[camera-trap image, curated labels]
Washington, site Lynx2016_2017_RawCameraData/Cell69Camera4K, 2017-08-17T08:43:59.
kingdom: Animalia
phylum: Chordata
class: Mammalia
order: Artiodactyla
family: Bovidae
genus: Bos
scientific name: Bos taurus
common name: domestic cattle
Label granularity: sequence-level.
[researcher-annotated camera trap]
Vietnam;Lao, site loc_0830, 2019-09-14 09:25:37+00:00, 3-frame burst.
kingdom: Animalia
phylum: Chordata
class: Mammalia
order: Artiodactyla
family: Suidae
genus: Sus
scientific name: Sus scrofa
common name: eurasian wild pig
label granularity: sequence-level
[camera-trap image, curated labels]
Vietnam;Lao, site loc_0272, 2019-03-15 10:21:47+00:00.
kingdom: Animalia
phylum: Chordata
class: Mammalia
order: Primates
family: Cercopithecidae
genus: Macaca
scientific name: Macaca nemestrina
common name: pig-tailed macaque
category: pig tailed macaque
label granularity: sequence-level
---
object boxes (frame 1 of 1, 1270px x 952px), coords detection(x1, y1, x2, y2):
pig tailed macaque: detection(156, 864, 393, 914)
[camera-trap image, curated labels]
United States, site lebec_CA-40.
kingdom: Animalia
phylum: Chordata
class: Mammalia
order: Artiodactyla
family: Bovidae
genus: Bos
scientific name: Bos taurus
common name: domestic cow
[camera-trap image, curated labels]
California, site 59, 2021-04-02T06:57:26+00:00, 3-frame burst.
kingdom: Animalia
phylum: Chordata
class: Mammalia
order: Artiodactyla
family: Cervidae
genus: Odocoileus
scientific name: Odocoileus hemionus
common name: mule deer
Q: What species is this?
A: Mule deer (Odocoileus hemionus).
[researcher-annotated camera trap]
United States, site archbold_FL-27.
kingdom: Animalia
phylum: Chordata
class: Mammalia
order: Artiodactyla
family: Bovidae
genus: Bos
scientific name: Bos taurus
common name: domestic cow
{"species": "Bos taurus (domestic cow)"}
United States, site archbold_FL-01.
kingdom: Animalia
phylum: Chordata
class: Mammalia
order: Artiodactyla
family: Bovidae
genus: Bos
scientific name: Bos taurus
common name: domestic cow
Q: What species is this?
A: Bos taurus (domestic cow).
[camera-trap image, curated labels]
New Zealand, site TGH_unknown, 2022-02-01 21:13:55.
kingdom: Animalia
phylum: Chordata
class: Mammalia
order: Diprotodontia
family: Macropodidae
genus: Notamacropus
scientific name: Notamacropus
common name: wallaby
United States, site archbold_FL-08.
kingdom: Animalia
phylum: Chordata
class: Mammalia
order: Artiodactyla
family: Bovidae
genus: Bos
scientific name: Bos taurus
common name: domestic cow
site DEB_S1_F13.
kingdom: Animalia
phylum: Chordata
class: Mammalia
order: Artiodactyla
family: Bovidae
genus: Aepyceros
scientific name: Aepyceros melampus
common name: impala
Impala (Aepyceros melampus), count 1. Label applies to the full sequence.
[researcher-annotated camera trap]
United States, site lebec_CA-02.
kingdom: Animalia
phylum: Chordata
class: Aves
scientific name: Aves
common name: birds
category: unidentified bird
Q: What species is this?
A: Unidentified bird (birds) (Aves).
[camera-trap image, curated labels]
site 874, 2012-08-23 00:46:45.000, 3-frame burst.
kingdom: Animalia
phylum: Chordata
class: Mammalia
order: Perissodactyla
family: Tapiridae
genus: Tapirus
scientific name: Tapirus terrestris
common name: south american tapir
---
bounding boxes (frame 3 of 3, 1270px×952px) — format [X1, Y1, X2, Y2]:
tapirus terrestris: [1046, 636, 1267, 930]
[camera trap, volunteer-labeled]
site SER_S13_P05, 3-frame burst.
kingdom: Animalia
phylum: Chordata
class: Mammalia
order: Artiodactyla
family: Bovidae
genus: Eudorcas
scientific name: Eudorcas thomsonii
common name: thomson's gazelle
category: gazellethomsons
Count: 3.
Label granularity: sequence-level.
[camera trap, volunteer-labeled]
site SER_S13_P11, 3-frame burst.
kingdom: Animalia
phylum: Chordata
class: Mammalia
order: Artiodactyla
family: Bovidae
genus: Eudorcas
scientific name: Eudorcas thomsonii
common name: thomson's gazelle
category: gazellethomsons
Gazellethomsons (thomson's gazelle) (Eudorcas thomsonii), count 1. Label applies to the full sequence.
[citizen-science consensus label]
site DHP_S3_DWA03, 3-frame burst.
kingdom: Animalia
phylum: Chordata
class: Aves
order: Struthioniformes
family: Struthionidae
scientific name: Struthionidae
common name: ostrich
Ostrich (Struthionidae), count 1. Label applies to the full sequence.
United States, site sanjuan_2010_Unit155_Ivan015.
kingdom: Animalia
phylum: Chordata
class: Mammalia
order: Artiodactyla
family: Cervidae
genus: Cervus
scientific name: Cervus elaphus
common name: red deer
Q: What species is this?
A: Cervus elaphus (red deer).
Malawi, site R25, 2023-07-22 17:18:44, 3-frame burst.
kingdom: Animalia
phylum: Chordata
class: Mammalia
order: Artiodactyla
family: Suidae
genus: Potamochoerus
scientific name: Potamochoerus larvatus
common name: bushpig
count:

--- PROBLEM REQUIREMENTS ---
Transcribe the listing above in full, so that every line matches exactly.

--- REPLY ---
[camera-trap image, curated labels]
Washington, site Lynx2016_2017_RawCameraData/Cell69Camera4K, 2017-08-17T08:43:59.
kingdom: Animalia
phylum: Chordata
class: Mammalia
order: Artiodactyla
family: Bovidae
genus: Bos
scientific name: Bos taurus
common name: domestic cattle
Label granularity: sequence-level.
[researcher-annotated camera trap]
Vietnam;Lao, site loc_0830, 2019-09-14 09:25:37+00:00, 3-frame burst.
kingdom: Animalia
phylum: Chordata
class: Mammalia
order: Artiodactyla
family: Suidae
genus: Sus
scientific name: Sus scrofa
common name: eurasian wild pig
label granularity: sequence-level
[camera-trap image, curated labels]
Vietnam;Lao, site loc_0272, 2019-03-15 10:21:47+00:00.
kingdom: Animalia
phylum: Chordata
class: Mammalia
order: Primates
family: Cercopithecidae
genus: Macaca
scientific name: Macaca nemestrina
common name: pig-tailed macaque
category: pig tailed macaque
label granularity: sequence-level
---
object boxes (frame 1 of 1, 1270px x 952px), coords detection(x1, y1, x2, y2):
pig tailed macaque: detection(156, 864, 393, 914)
[camera-trap image, curated labels]
United States, site lebec_CA-40.
kingdom: Animalia
phylum: Chordata
class: Mammalia
order: Artiodactyla
family: Bovidae
genus: Bos
scientific name: Bos taurus
common name: domestic cow
[camera-trap image, curated labels]
California, site 59, 2021-04-02T06:57:26+00:00, 3-frame burst.
kingdom: Animalia
phylum: Chordata
class: Mammalia
order: Artiodactyla
family: Cervidae
genus: Odocoileus
scientific name: Odocoileus hemionus
common name: mule deer
Q: What species is this?
A: Mule deer (Odocoileus hemionus).
[researcher-annotated camera trap]
United States, site archbold_FL-27.
kingdom: Animalia
phylum: Chordata
class: Mammalia
order: Artiodactyla
family: Bovidae
genus: Bos
scientific name: Bos taurus
common name: domestic cow
{"species": "Bos taurus (domestic cow)"}
United States, site archbold_FL-01.
kingdom: Animalia
phylum: Chordata
class: Mammalia
order: Artiodactyla
family: Bovidae
genus: Bos
scientific name: Bos taurus
common name: domestic cow
Q: What species is this?
A: Bos taurus (domestic cow).
[camera-trap image, curated labels]
New Zealand, site TGH_unknown, 2022-02-01 21:13:55.
kingdom: Animalia
phylum: Chordata
class: Mammalia
order: Diprotodontia
family: Macropodidae
genus: Notamacropus
scientific name: Notamacropus
common name: wallaby
United States, site archbold_FL-08.
kingdom: Animalia
phylum: Chordata
class: Mammalia
order: Artiodactyla
family: Bovidae
genus: Bos
scientific name: Bos taurus
common name: domestic cow
site DEB_S1_F13.
kingdom: Animalia
phylum: Chordata
class: Mammalia
order: Artiodactyla
family: Bovidae
genus: Aepyceros
scientific name: Aepyceros melampus
common name: impala
Impala (Aepyceros melampus), count 1. Label applies to the full sequence.
[researcher-annotated camera trap]
United States, site lebec_CA-02.
kingdom: Animalia
phylum: Chordata
class: Aves
scientific name: Aves
common name: birds
category: unidentified bird
Q: What species is this?
A: Unidentified bird (birds) (Aves).
[camera-trap image, curated labels]
site 874, 2012-08-23 00:46:45.000, 3-frame burst.
kingdom: Animalia
phylum: Chordata
class: Mammalia
order: Perissodactyla
family: Tapiridae
genus: Tapirus
scientific name: Tapirus terrestris
common name: south american tapir
---
bounding boxes (frame 3 of 3, 1270px×952px) — format [X1, Y1, X2, Y2]:
tapirus terrestris: [1046, 636, 1267, 930]
[camera trap, volunteer-labeled]
site SER_S13_P05, 3-frame burst.
kingdom: Animalia
phylum: Chordata
class: Mammalia
order: Artiodactyla
family: Bovidae
genus: Eudorcas
scientific name: Eudorcas thomsonii
common name: thomson's gazelle
category: gazellethomsons
Count: 3.
Label granularity: sequence-level.
[camera trap, volunteer-labeled]
site SER_S13_P11, 3-frame burst.
kingdom: Animalia
phylum: Chordata
class: Mammalia
order: Artiodactyla
family: Bovidae
genus: Eudorcas
scientific name: Eudorcas thomsonii
common name: thomson's gazelle
category: gazellethomsons
Gazellethomsons (thomson's gazelle) (Eudorcas thomsonii), count 1. Label applies to the full sequence.
[citizen-science consensus label]
site DHP_S3_DWA03, 3-frame burst.
kingdom: Animalia
phylum: Chordata
class: Aves
order: Struthioniformes
family: Struthionidae
scientific name: Struthionidae
common name: ostrich
Ostrich (Struthionidae), count 1. Label applies to the full sequence.
United States, site sanjuan_2010_Unit155_Ivan015.
kingdom: Animalia
phylum: Chordata
class: Mammalia
order: Artiodactyla
family: Cervidae
genus: Cervus
scientific name: Cervus elaphus
common name: red deer
Q: What species is this?
A: Cervus elaphus (red deer).
Malawi, site R25, 2023-07-22 17:18:44, 3-frame burst.
kingdom: Animalia
phylum: Chordata
class: Mammalia
order: Artiodactyla
family: Suidae
genus: Potamochoerus
scientific name: Potamochoerus larvatus
common name: bushpig
count:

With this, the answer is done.